Free Exercise or Forced Establishment? Why the Supreme Court got Carson v. Makin Wrong and What Vermont Can Do About It

By Lindsey Wood | Staff Editor

April 2, 2024

Vermont and Maine are the only states to offer school choice programs that supplement their public school system.[1] These programs allow districts that do not operate their own public school to send their students to approved schools in other districts.[2] In Maine, any school receiving tuition assistance payments must be “a nonsectarian school.”[3] A sectarian school is one that is associated with a particular faith, and that “promotes the faith or belief system with which it is associated and/or presents the material taught through the lens of this faith.”[4] In Carson v. Makin, the Supreme Court struck down the Maine program as unconstitutional because it excluded religious schools.[5]

In Carson, the Court upending constitutional doctrine and mandated that taxpayers subsidize religious education. Despite the long history of antiestablishment in the United States, the Court held that a state’s desire to comply with the Establishment Clause is not a valid basis for a Free Exercise violation.[6] The Court also discarded the previously recognized status-use distinction. Under this doctrine, it was impermissible for a state to discriminate based on the religious status of a person or church.[7] However, a state was allowed to limit the uses of public funds. [8]

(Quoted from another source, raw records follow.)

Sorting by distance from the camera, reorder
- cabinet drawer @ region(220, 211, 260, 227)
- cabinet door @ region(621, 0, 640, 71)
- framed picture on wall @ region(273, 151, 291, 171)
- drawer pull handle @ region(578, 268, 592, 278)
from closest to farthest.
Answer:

The Maine program excluded schools that were engaged in religious instruction.[9] Therefore, the Court should have applied the status-use distinction to uphold the program. The majority flatly rejected this argument.[10] In its cursory treatment, the majority explained that although prior cases forbade discrimination on the basis of religious status, they “never suggested that use-based discrimination is any less offensive to the Free Exercise Clause.”[11] With no further legal analysis, the Court put an end to states using use-based restrictions to prevent public tuition funds from going to religious schools. Therefore, any state with a school choice program can no longer exclude a religious school because of its religious nature or instruction.

This decision had major implications for Vermont’s school choice program. The prohibition on state funding for private religious schools comes from the Compelled Support Clause of Article 3 of the Vermont Constitution.[12] However, under Carson, Vermont can no longer use its constitution to avoid including religious schools in its school choice program. To ensure that public money is not used to fund discrimination, Vermont has imposed further approval requirements on independent schools. Independent schools must affirmatively agree to not discriminate on the basis of religion, sexual orientation, or gender identity as a condition of receiving public tuition funds.[13]

Mid Vermont Christian School has filed a federal lawsuit against the state after being denied approval based on its refusal to sign the statement of nondiscrimination.[14] The school alleges religious hostility and challenges the Vermont approval requirements as neither neutral nor generally applicable.[15] Vermont has a fair chance of winning this lawsuit, as it has not shown outright hostility to religious groups receiving public funding. In the absence of religious hostility, it is possible that Vermont can demonstrate to the Court that the antidiscrimination requirements are rooted in the Equal Protection Clause rather than the Establishment Clause.[16] Although it is difficult to predict how this lawsuit will be resolved, this demonstrates the difficulty of entangling religious schools with state funding. Thus the importance of the now defunct status-use distinction.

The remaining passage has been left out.